Текст для анализа:

_ _ _ _ _

История заблуждений человеческих сплошь и рядом поддерживается культурой. На стыках дозволенного и вредного, свободного и закрепощенного оказываются бескрайние пласты целины, их отвоевывают для себя темы, ассоциации, одноразовые атаки со своими игрищами, поражениями и великими достижениями. Чем глубже погружаешься в язык и эпоху, тем все чаще обращаешь внимание на уже знакомые опознавательные знаки. Прямо из рук выскальзывает ниточка и развязывается клубок бродячих сюжетов.
Во французской поэзии одним из таких популярных сюжетов оказалась курительная трубка.
В 1554 году была опубликована вторая книга од Пьера Ронсара, в состав которой, в частности, входила ставшая знаменитой XXVIII оделетта, обращенная к Жану Нико де Вильмену (1530 — 1600), дипломату, ученому, автору одного из первых словарей французского языка. В 1559 — 1561 гг. он был послом Франции в Португалии, откуда посылал табак своей королеве Екатерине Медичи, рекламируя его как чудодейственное средство от мигрени. Нико де Вильмен не только познакомил французский двор с употреблением табака, но и ввел в моду нюхательный табак (от его имени было образовано слово «никотин»). С тех пор во французской поэзии написано множество стихов, посвященных табакокурению и создан классический образ поэта как человека с трубкой, витающего в эмпиреях табачного дыма.

_ _ _ _ _

Исходные данные:
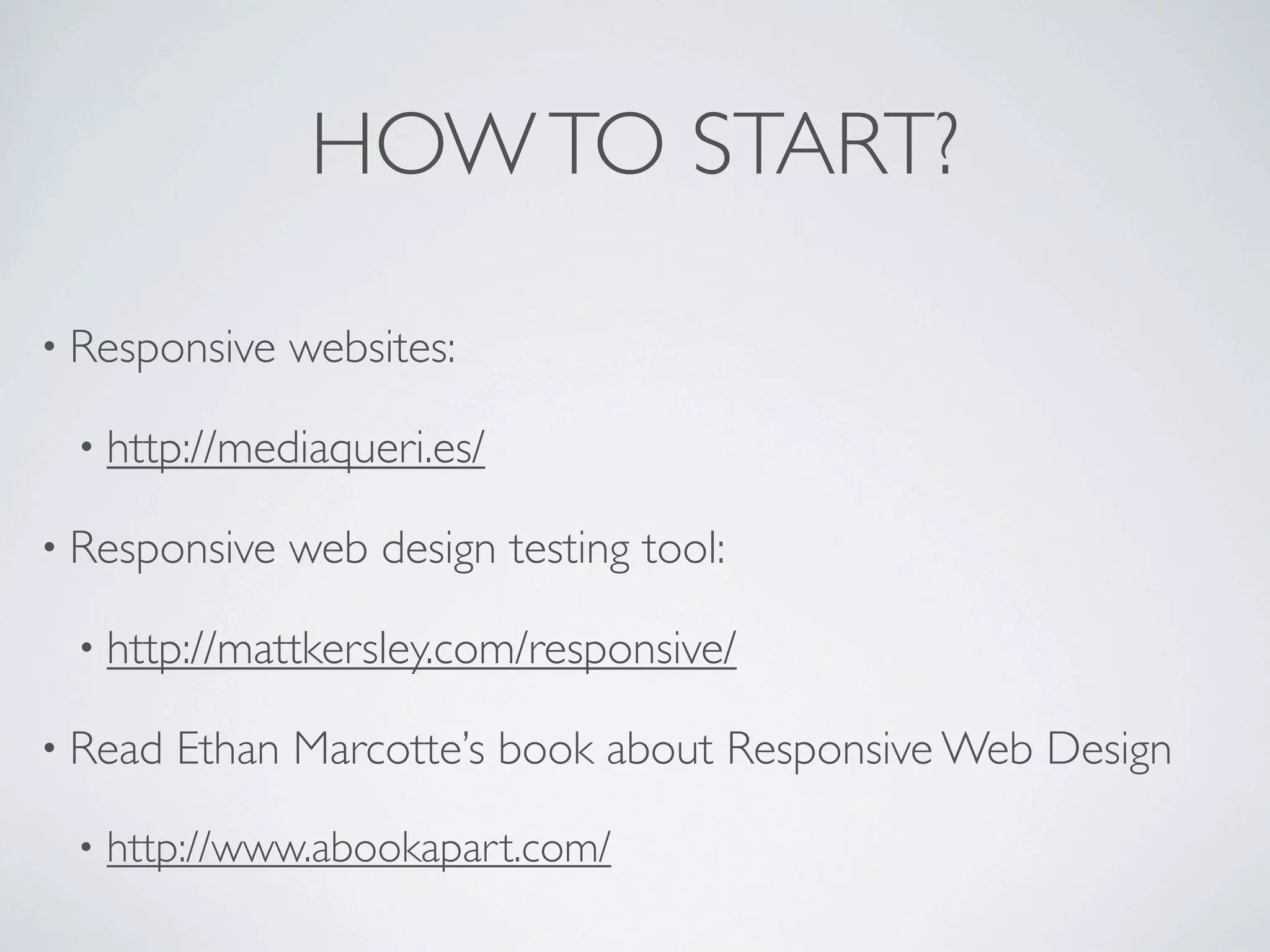 HOW TO START?

• Responsive websites:

• http://mediaqueri.es/

• Responsive web design testing tool:

• http://mattkersley.com/responsive/

• Read Ethan Marcotte's book about Responsive Web Design

• http://www.abookapart.com/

_ _ _ _ _

Задания:
(1) Почему, согласно тексту для анализа, слово «никотин» связано с Жаном Нико де Вильменом? Ответьте одним–тремя предложениями.
(2) Верните из текста для анализа без изменений весь отрывок, начиная со слов «История заблуждений человеческих» и вплоть до слов «клубок бродячих сюжетов.».

Ответы:
(1) Слово «никотин» было образовано от имени Нико де Вильмена. Он познакомил французский двор с употреблением табака и ввел в моду нюхательный табак.

(2)
История заблуждений человеческих сплошь и рядом поддерживается культурой. На стыках дозволенного и вредного, свободного и закрепощенного оказываются бескрайние пласты целины, их отвоевывают для себя темы, ассоциации, одноразовые атаки со своими игрищами, поражениями и великими достижениями. Чем глубже погружаешься в язык и эпоху, тем все чаще обращаешь внимание на уже знакомые опознавательные знаки. Прямо из рук выскальзывает ниточка и развязывается клубок бродячих сюжетов.